### Exercise description
The complete listing should be restated exactly.

### Input material
══════════════════════════════
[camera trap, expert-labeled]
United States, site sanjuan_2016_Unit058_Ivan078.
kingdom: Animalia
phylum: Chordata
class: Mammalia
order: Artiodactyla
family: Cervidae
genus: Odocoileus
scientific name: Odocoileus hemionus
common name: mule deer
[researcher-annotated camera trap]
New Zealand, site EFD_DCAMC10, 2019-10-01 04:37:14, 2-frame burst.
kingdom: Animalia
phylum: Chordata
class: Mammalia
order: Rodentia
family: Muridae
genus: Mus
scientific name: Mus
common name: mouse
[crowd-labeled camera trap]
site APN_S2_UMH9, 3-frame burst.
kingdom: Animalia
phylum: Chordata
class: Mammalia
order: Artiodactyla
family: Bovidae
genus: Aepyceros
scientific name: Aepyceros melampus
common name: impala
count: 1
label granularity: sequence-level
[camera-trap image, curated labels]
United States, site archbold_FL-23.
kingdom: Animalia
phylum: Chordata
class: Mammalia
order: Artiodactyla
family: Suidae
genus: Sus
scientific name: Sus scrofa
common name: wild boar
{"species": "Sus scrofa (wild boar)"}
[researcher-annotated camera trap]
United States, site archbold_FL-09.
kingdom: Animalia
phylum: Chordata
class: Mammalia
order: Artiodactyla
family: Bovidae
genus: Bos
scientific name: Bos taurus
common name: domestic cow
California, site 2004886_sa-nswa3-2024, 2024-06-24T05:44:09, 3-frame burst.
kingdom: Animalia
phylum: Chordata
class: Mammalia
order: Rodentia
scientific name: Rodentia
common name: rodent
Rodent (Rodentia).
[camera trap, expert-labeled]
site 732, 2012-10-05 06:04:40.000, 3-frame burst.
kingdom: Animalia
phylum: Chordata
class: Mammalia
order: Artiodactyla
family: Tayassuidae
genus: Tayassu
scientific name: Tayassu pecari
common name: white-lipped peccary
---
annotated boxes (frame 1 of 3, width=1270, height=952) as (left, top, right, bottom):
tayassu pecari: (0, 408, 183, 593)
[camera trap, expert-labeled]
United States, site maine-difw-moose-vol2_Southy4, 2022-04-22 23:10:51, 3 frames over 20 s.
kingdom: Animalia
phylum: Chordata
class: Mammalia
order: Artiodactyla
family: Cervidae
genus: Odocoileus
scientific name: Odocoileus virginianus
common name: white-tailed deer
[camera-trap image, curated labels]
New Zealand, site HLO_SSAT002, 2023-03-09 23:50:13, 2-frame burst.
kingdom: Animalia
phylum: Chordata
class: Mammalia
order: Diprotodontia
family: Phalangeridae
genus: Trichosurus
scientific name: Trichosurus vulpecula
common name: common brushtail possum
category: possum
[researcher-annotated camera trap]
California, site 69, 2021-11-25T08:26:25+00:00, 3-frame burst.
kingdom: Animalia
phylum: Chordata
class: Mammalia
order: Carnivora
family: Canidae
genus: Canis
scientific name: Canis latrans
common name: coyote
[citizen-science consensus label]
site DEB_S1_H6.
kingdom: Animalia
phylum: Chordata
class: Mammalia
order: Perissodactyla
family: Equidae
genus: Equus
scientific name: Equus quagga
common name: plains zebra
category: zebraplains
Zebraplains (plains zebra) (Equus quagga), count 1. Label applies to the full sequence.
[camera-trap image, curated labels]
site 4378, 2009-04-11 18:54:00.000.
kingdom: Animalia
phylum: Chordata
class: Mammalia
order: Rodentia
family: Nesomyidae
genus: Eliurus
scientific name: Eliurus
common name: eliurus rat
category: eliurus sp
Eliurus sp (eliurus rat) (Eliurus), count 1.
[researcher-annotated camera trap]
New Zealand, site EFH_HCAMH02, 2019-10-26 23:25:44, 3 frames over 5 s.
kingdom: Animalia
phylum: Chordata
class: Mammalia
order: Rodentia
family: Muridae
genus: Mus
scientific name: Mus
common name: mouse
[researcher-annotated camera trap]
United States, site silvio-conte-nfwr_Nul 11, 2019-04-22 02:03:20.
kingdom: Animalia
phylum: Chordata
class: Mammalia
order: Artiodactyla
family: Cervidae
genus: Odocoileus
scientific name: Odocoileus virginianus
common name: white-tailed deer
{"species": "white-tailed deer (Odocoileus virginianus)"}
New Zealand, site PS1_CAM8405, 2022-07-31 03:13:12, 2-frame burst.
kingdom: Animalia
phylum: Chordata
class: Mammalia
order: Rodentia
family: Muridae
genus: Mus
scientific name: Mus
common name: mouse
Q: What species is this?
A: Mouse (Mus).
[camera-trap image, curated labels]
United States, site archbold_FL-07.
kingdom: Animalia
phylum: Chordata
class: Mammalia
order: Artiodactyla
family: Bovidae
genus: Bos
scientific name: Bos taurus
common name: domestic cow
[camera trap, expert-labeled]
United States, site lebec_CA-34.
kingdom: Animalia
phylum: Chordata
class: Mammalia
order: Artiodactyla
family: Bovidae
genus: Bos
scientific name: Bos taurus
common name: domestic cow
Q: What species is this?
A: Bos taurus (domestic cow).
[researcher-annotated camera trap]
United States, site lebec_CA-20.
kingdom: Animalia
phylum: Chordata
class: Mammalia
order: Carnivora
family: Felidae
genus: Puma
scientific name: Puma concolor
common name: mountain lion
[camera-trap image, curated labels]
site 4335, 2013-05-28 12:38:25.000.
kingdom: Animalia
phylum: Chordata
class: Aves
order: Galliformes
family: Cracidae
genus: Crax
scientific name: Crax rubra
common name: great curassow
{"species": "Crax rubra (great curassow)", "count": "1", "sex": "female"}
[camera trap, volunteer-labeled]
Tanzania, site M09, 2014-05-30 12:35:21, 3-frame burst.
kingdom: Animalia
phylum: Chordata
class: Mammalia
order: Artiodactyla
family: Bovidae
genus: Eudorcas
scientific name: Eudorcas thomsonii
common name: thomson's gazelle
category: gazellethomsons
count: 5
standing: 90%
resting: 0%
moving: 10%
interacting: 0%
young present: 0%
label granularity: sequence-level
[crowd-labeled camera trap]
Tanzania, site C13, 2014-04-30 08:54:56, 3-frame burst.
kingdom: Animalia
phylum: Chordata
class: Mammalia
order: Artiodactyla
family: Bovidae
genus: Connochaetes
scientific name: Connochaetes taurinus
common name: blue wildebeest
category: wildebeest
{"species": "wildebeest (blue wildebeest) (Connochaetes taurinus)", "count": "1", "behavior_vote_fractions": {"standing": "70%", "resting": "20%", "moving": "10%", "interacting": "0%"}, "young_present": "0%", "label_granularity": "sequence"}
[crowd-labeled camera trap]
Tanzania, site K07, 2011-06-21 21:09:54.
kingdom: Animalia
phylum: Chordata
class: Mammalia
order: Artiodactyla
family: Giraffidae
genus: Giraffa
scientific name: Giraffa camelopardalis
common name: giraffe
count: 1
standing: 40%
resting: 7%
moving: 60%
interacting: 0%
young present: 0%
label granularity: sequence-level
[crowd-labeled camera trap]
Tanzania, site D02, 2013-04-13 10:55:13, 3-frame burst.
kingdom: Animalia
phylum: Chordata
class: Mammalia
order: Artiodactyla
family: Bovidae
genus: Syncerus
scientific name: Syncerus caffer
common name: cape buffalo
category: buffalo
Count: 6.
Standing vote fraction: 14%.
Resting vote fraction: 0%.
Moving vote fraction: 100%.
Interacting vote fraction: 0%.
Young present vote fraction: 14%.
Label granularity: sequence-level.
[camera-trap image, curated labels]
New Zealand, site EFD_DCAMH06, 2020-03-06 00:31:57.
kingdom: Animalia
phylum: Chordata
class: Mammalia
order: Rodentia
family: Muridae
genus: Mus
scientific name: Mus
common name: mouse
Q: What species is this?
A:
══════════════════════════════
### Finished task
[camera trap, expert-labeled]
United States, site sanjuan_2016_Unit058_Ivan078.
kingdom: Animalia
phylum: Chordata
class: Mammalia
order: Artiodactyla
family: Cervidae
genus: Odocoileus
scientific name: Odocoileus hemionus
common name: mule deer
[researcher-annotated camera trap]
New Zealand, site EFD_DCAMC10, 2019-10-01 04:37:14, 2-frame burst.
kingdom: Animalia
phylum: Chordata
class: Mammalia
order: Rodentia
family: Muridae
genus: Mus
scientific name: Mus
common name: mouse
[crowd-labeled camera trap]
site APN_S2_UMH9, 3-frame burst.
kingdom: Animalia
phylum: Chordata
class: Mammalia
order: Artiodactyla
family: Bovidae
genus: Aepyceros
scientific name: Aepyceros melampus
common name: impala
count: 1
label granularity: sequence-level
[camera-trap image, curated labels]
United States, site archbold_FL-23.
kingdom: Animalia
phylum: Chordata
class: Mammalia
order: Artiodactyla
family: Suidae
genus: Sus
scientific name: Sus scrofa
common name: wild boar
{"species": "Sus scrofa (wild boar)"}
[researcher-annotated camera trap]
United States, site archbold_FL-09.
kingdom: Animalia
phylum: Chordata
class: Mammalia
order: Artiodactyla
family: Bovidae
genus: Bos
scientific name: Bos taurus
common name: domestic cow
California, site 2004886_sa-nswa3-2024, 2024-06-24T05:44:09, 3-frame burst.
kingdom: Animalia
phylum: Chordata
class: Mammalia
order: Rodentia
scientific name: Rodentia
common name: rodent
Rodent (Rodentia).
[camera trap, expert-labeled]
site 732, 2012-10-05 06:04:40.000, 3-frame burst.
kingdom: Animalia
phylum: Chordata
class: Mammalia
order: Artiodactyla
family: Tayassuidae
genus: Tayassu
scientific name: Tayassu pecari
common name: white-lipped peccary
---
annotated boxes (frame 1 of 3, width=1270, height=952) as (left, top, right, bottom):
tayassu pecari: (0, 408, 183, 593)
[camera trap, expert-labeled]
United States, site maine-difw-moose-vol2_Southy4, 2022-04-22 23:10:51, 3 frames over 20 s.
kingdom: Animalia
phylum: Chordata
class: Mammalia
order: Artiodactyla
family: Cervidae
genus: Odocoileus
scientific name: Odocoileus virginianus
common name: white-tailed deer
[camera-trap image, curated labels]
New Zealand, site HLO_SSAT002, 2023-03-09 23:50:13, 2-frame burst.
kingdom: Animalia
phylum: Chordata
class: Mammalia
order: Diprotodontia
family: Phalangeridae
genus: Trichosurus
scientific name: Trichosurus vulpecula
common name: common brushtail possum
category: possum
[researcher-annotated camera trap]
California, site 69, 2021-11-25T08:26:25+00:00, 3-frame burst.
kingdom: Animalia
phylum: Chordata
class: Mammalia
order: Carnivora
family: Canidae
genus: Canis
scientific name: Canis latrans
common name: coyote
[citizen-science consensus label]
site DEB_S1_H6.
kingdom: Animalia
phylum: Chordata
class: Mammalia
order: Perissodactyla
family: Equidae
genus: Equus
scientific name: Equus quagga
common name: plains zebra
category: zebraplains
Zebraplains (plains zebra) (Equus quagga), count 1. Label applies to the full sequence.
[camera-trap image, curated labels]
site 4378, 2009-04-11 18:54:00.000.
kingdom: Animalia
phylum: Chordata
class: Mammalia
order: Rodentia
family: Nesomyidae
genus: Eliurus
scientific name: Eliurus
common name: eliurus rat
category: eliurus sp
Eliurus sp (eliurus rat) (Eliurus), count 1.
[researcher-annotated camera trap]
New Zealand, site EFH_HCAMH02, 2019-10-26 23:25:44, 3 frames over 5 s.
kingdom: Animalia
phylum: Chordata
class: Mammalia
order: Rodentia
family: Muridae
genus: Mus
scientific name: Mus
common name: mouse
[researcher-annotated camera trap]
United States, site silvio-conte-nfwr_Nul 11, 2019-04-22 02:03:20.
kingdom: Animalia
phylum: Chordata
class: Mammalia
order: Artiodactyla
family: Cervidae
genus: Odocoileus
scientific name: Odocoileus virginianus
common name: white-tailed deer
{"species": "white-tailed deer (Odocoileus virginianus)"}
New Zealand, site PS1_CAM8405, 2022-07-31 03:13:12, 2-frame burst.
kingdom: Animalia
phylum: Chordata
class: Mammalia
order: Rodentia
family: Muridae
genus: Mus
scientific name: Mus
common name: mouse
Q: What species is this?
A: Mouse (Mus).
[camera-trap image, curated labels]
United States, site archbold_FL-07.
kingdom: Animalia
phylum: Chordata
class: Mammalia
order: Artiodactyla
family: Bovidae
genus: Bos
scientific name: Bos taurus
common name: domestic cow
[camera trap, expert-labeled]
United States, site lebec_CA-34.
kingdom: Animalia
phylum: Chordata
class: Mammalia
order: Artiodactyla
family: Bovidae
genus: Bos
scientific name: Bos taurus
common name: domestic cow
Q: What species is this?
A: Bos taurus (domestic cow).
[researcher-annotated camera trap]
United States, site lebec_CA-20.
kingdom: Animalia
phylum: Chordata
class: Mammalia
order: Carnivora
family: Felidae
genus: Puma
scientific name: Puma concolor
common name: mountain lion
[camera-trap image, curated labels]
site 4335, 2013-05-28 12:38:25.000.
kingdom: Animalia
phylum: Chordata
class: Aves
order: Galliformes
family: Cracidae
genus: Crax
scientific name: Crax rubra
common name: great curassow
{"species": "Crax rubra (great curassow)", "count": "1", "sex": "female"}
[camera trap, volunteer-labeled]
Tanzania, site M09, 2014-05-30 12:35:21, 3-frame burst.
kingdom: Animalia
phylum: Chordata
class: Mammalia
order: Artiodactyla
family: Bovidae
genus: Eudorcas
scientific name: Eudorcas thomsonii
common name: thomson's gazelle
category: gazellethomsons
count: 5
standing: 90%
resting: 0%
moving: 10%
interacting: 0%
young present: 0%
label granularity: sequence-level
[crowd-labeled camera trap]
Tanzania, site C13, 2014-04-30 08:54:56, 3-frame burst.
kingdom: Animalia
phylum: Chordata
class: Mammalia
order: Artiodactyla
family: Bovidae
genus: Connochaetes
scientific name: Connochaetes taurinus
common name: blue wildebeest
category: wildebeest
{"species": "wildebeest (blue wildebeest) (Connochaetes taurinus)", "count": "1", "behavior_vote_fractions": {"standing": "70%", "resting": "20%", "moving": "10%", "interacting": "0%"}, "young_present": "0%", "label_granularity": "sequence"}
[crowd-labeled camera trap]
Tanzania, site K07, 2011-06-21 21:09:54.
kingdom: Animalia
phylum: Chordata
class: Mammalia
order: Artiodactyla
family: Giraffidae
genus: Giraffa
scientific name: Giraffa camelopardalis
common name: giraffe
count: 1
standing: 40%
resting: 7%
moving: 60%
interacting: 0%
young present: 0%
label granularity: sequence-level
[crowd-labeled camera trap]
Tanzania, site D02, 2013-04-13 10:55:13, 3-frame burst.
kingdom: Animalia
phylum: Chordata
class: Mammalia
order: Artiodactyla
family: Bovidae
genus: Syncerus
scientific name: Syncerus caffer
common name: cape buffalo
category: buffalo
Count: 6.
Standing vote fraction: 14%.
Resting vote fraction: 0%.
Moving vote fraction: 100%.
Interacting vote fraction: 0%.
Young present vote fraction: 14%.
Label granularity: sequence-level.
[camera-trap image, curated labels]
New Zealand, site EFD_DCAMH06, 2020-03-06 00:31:57.
kingdom: Animalia
phylum: Chordata
class: Mammalia
order: Rodentia
family: Muridae
genus: Mus
scientific name: Mus
common name: mouse
Q: What species is this?
A:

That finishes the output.